Sizinle yaptığımız protokolden doğan alacağımız 476 milyon dolar.

İş Bankası borcunuzu biz devraldık, faiziyle birlikte oradan bize 160 milyon dolar borcunuz var.

Dolayısıyla toplam borcunuz 636 milyon dolar.

Size yüzde 35 peşin ödeme indirimi uyguluyoruz, borcunuz 140 milyon dolar azalıyor.

Böylece borcunuz 496 milyon dolara inmiş oluyor.

Libadiye arazisi satışından bize 363 milyon dolar geliyor.

Şimdi bize 76 milyon dolar borcunuz kaldı. 15 Nisan 2013’e kadar süreniz var.

TMSF, Halis Toprak’tan tahsilatın çok önemli bölümünü gerçekleştirmiş olsa da, 76 milyon doları garantiye almak için, bazı şirketlerinin hisse senetlerini rehin almayı ihmal etmedi.

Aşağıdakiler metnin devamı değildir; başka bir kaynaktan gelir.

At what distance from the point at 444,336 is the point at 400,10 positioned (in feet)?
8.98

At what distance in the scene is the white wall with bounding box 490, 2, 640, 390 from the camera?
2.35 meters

Peki gelinen noktada Halis Toprak memnun mu?

TMSF cephesine bakılırsa, pek değil. Çünkü, Toprak, "Libadiye’yi sattım, TMSF’den alacaklı duruma gelmeliydim" görüşünü yinelemişti.

TMSF de anında yanıtı yapıştırdı: "Eğer sorunu çözmeseydik, Libadiye satılamayacaktı. İş Bankası’na borcunuz 1.5 milyar dolara çıkacaktı. Bize 476 milyon dolarlık borcunuz yerli yerinde duracaktı."

1.5 milyar doları duyunca, "Toprak ucuz kurtulmuş" diye düşünmeden edemedim...

Baklavanın yüzde 85’inde iç yağı kullanıyorlar

İSTANBUL Çevre ve Orman Müdürlüğü, Alternatif Enerji ve Biyodizel Üreticileri Birliği (ALBİYOBİR) ve Ezici Biodizel’in desteğiyle düzenlenen bir sempozyumda Ezici Biodizel’in patronu Mustafa Ezici, bizi İstanbul Çevre ve Orman Müdürü Mehmet Emin Birpınar, Doğu Anadolu Tarımsal Üreticiler ve Besiciler Birliği Genel Başkanı Nazmi Ilıcalı ve Keyveni Catering’in patronu Sadık Çelik’le buluşturmuştu.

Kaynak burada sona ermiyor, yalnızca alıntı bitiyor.